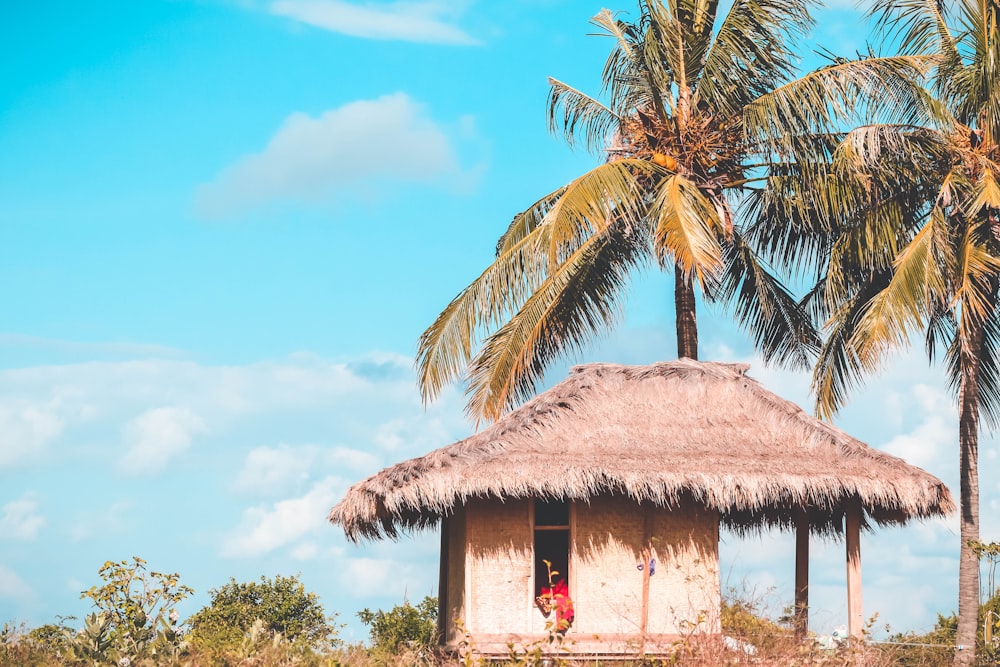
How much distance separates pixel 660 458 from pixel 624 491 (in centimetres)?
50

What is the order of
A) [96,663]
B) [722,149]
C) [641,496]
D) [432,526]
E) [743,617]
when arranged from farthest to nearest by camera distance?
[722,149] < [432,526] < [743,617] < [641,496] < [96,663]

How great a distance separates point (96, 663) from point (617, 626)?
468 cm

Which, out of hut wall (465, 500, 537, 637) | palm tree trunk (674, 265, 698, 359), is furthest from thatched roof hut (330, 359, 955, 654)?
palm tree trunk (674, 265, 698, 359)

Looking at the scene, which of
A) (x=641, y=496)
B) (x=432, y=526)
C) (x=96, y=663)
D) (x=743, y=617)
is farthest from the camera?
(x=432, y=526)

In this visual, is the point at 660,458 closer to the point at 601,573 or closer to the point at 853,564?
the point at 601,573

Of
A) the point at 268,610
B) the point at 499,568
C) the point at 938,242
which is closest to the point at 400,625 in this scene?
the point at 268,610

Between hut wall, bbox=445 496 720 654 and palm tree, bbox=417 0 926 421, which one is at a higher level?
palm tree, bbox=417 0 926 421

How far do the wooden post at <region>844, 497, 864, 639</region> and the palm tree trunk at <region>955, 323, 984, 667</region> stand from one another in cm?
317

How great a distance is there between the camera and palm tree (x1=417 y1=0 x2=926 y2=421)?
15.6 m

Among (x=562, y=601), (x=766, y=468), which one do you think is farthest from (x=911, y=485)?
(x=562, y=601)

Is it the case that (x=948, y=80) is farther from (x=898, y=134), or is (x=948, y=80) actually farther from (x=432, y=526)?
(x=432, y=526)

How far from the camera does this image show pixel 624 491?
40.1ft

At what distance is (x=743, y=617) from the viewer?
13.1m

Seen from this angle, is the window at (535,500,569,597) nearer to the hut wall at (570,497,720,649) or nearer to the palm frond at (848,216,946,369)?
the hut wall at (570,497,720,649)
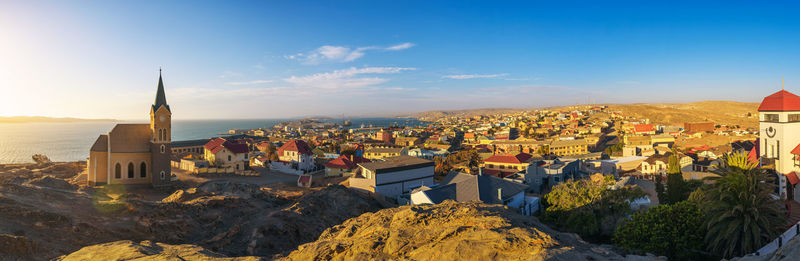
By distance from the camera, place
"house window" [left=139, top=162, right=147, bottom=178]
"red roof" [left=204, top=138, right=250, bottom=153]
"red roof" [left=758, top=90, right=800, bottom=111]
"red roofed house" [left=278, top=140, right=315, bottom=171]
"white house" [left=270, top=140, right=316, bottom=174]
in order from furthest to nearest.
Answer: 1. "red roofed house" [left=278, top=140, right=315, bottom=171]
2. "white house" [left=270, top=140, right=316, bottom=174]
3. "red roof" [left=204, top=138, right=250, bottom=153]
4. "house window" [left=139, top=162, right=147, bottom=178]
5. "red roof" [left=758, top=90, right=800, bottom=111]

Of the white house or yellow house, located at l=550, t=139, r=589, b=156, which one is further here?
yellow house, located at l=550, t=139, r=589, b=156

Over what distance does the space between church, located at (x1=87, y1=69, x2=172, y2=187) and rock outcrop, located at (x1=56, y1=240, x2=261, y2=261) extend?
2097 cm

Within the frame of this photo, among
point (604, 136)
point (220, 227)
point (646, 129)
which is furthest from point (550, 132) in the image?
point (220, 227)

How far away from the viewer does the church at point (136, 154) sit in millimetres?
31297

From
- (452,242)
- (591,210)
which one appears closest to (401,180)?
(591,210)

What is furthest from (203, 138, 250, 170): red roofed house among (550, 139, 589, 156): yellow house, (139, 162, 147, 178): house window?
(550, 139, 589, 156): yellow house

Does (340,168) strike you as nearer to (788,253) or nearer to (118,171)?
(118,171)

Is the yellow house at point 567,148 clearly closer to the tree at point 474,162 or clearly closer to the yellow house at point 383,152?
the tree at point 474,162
*-*-*
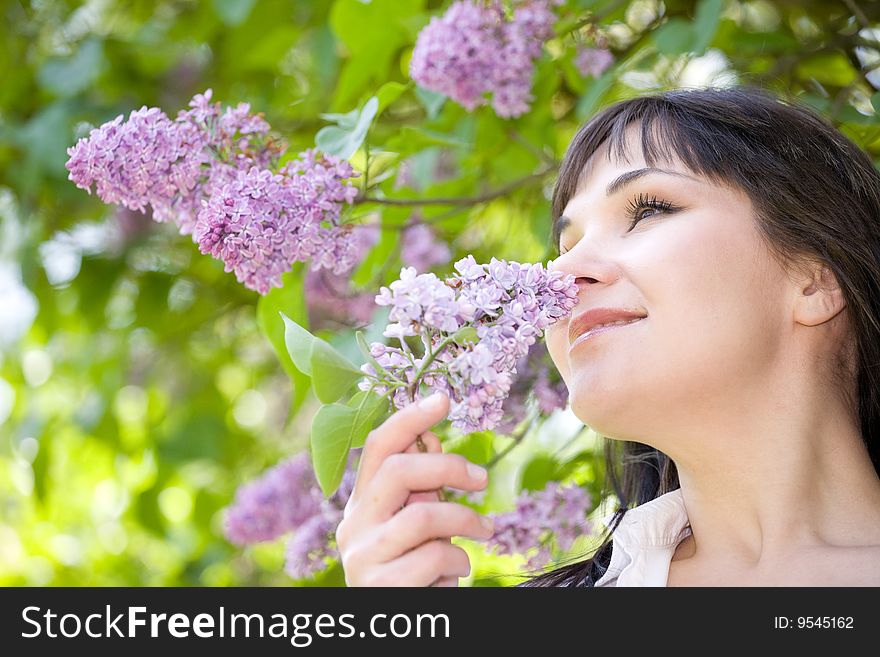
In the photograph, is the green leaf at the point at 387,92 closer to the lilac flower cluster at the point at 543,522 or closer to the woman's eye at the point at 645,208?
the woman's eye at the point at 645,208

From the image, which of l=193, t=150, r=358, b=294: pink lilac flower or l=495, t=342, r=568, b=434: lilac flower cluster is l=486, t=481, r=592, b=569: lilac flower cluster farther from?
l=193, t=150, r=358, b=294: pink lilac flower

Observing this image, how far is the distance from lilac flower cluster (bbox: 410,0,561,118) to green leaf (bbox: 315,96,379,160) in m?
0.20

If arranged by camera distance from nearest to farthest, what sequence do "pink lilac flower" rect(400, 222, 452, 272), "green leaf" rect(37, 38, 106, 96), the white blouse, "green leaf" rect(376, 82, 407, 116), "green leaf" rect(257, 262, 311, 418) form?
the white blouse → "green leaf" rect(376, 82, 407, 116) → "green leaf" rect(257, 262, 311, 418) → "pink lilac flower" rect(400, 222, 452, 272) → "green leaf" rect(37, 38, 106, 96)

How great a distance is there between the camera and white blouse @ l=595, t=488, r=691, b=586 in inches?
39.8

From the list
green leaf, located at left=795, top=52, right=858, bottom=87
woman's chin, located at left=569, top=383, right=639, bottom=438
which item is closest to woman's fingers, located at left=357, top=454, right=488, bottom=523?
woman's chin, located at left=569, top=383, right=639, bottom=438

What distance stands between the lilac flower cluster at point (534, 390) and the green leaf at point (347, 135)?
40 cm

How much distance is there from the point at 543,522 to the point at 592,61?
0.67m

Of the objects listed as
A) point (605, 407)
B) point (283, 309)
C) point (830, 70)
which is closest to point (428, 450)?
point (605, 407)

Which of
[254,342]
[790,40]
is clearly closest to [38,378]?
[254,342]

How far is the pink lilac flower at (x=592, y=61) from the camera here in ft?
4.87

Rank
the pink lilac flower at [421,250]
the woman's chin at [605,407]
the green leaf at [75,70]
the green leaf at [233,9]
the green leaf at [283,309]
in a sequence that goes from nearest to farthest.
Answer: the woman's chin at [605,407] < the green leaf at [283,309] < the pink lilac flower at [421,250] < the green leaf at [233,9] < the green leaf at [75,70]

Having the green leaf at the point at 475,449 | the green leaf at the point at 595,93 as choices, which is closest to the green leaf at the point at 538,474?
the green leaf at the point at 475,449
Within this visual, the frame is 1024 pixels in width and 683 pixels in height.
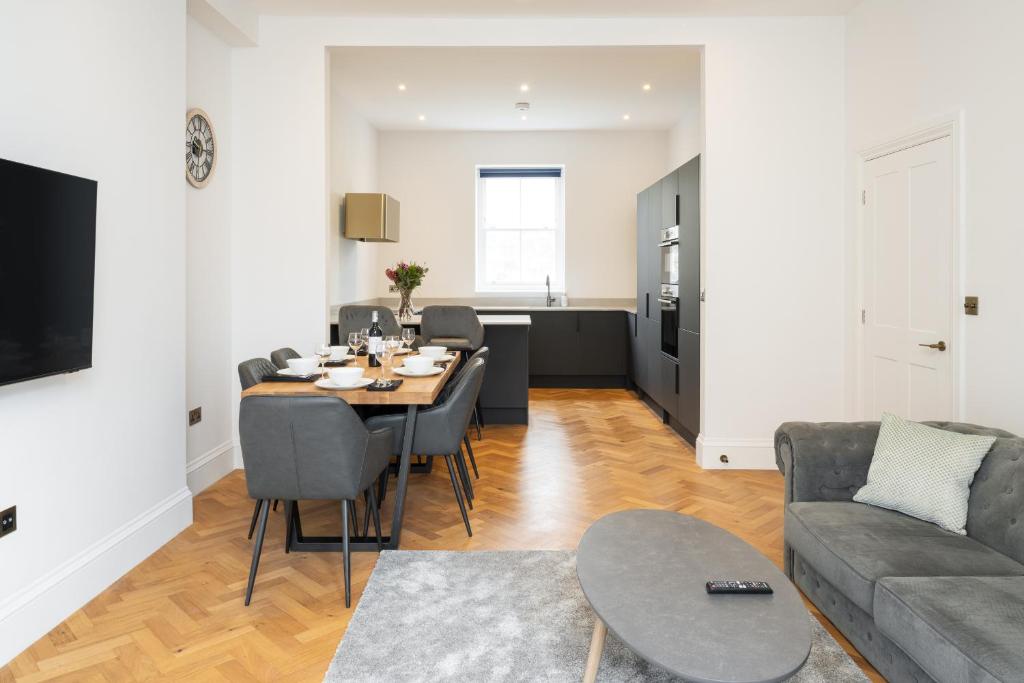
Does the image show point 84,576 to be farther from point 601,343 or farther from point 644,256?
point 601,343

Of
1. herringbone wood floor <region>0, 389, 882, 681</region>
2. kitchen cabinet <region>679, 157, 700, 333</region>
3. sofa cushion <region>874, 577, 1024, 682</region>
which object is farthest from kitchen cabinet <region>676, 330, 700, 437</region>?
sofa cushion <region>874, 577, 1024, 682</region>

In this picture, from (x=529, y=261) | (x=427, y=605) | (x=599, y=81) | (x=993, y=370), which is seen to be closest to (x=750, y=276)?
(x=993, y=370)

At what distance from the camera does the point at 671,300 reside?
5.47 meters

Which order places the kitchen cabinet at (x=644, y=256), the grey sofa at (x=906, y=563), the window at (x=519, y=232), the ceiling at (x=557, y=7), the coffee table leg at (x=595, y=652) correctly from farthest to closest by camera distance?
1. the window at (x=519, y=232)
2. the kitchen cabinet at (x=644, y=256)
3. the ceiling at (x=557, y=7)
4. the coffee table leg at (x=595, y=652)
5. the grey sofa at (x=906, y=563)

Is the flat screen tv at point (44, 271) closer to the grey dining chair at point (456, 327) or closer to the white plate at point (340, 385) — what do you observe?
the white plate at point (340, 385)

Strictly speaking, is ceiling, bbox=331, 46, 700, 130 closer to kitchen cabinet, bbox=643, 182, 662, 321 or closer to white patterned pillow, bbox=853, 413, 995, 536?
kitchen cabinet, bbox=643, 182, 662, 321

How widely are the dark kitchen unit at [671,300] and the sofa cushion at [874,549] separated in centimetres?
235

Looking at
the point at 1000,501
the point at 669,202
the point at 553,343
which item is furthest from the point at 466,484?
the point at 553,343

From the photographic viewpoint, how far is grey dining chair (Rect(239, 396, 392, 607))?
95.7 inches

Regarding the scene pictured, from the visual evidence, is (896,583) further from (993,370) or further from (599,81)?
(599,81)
*-*-*
PROMPT:
Please find each line in the material above that contains the string "scene" and copy it out. Case matters.

CORRECT RESPONSE:
Looking at the scene, which of
which is closest to the point at 400,625 in this scene?
Regarding the scene pictured, from the visual evidence, is (896,583) further from (993,370) or further from (599,81)?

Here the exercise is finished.